The actual reason for the location is no less interesting: the chapel was built to replace a previous chapel: a simple one-room wooden cell that, according to ancient folklore, was built by Brelade himself. It is quite probable that Brelade travelled to Jersey in the 5th century: he was known to have been on Guernsey and was travelling all over to found religious communities. The exposed location and view of the bay as well as the circular churchyard are all typical of the Celtic religious communities of that time. Certainly there is evidence of a structure from the middle of the 6th century, so the legend isn’t far off.

The current stone structure was built in the late 1000s at the time of the construction of the main chapel. It is quite literally made of the sea, “limpet shells crushed and dissolved with boiling sea water” formed the mortar for the building.

It wasn’t until 1918 that the medieval frescoes were discovered preserved under a layer of plaster: it was these that I came to see. They are incredibly well preserved, angels and disciples in medieval dress portraying the Annunciation and the Assumption. I was thrilled to see that the paintings had not been fully restored but instead reproductions of what they would have looked like at the time are displayed on plastic coated story boards left near the entrance for you to compare to the work on the walls.

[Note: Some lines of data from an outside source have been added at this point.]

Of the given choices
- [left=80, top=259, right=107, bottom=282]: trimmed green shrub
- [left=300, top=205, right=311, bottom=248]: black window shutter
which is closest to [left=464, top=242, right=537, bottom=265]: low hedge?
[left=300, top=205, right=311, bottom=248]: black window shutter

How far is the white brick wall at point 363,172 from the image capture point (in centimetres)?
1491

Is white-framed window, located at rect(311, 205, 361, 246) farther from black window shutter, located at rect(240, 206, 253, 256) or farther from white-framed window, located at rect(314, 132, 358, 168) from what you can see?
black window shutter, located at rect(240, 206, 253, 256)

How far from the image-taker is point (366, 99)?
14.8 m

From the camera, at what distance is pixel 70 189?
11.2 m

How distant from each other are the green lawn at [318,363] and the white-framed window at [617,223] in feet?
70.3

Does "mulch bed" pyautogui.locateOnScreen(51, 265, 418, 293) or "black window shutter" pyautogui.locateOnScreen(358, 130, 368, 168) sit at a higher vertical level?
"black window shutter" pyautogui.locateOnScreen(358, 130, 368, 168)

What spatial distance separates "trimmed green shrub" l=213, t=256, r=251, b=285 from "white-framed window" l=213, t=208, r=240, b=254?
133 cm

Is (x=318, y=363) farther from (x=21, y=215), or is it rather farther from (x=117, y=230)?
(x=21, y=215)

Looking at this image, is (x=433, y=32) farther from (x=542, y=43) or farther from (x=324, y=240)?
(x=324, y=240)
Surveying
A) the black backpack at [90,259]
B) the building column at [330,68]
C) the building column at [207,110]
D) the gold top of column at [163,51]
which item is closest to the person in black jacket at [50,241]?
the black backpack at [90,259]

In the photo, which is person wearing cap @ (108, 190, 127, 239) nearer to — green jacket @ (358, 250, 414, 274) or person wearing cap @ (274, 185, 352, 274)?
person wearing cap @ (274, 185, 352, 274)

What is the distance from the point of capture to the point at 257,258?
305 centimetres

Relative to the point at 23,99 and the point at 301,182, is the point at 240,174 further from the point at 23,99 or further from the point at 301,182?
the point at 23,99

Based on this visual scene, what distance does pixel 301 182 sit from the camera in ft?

We left to amble down the path leading to the perquage, the safe-passage which exists in every parish, the extension of the church sanctuary leading down to the sea where the criminal could board a boat. All around us are the lichen covered gravestones, worn down from the constant salty wind from the exposed position of the graveyard. One large rose-coloured stone in pristine condition caught my eye. It chronicled a family called Davis, starting with a woman born in Jersey in 1866 who died (last, in 1954) in London, her brother and his wife who died in South Africa during the Second World War, their son who was killed in 1916 at the Battle of the Somme in France, and ends with the “two kind and lovable ladies who died at Port Elizabeth South Africa in January 1951″.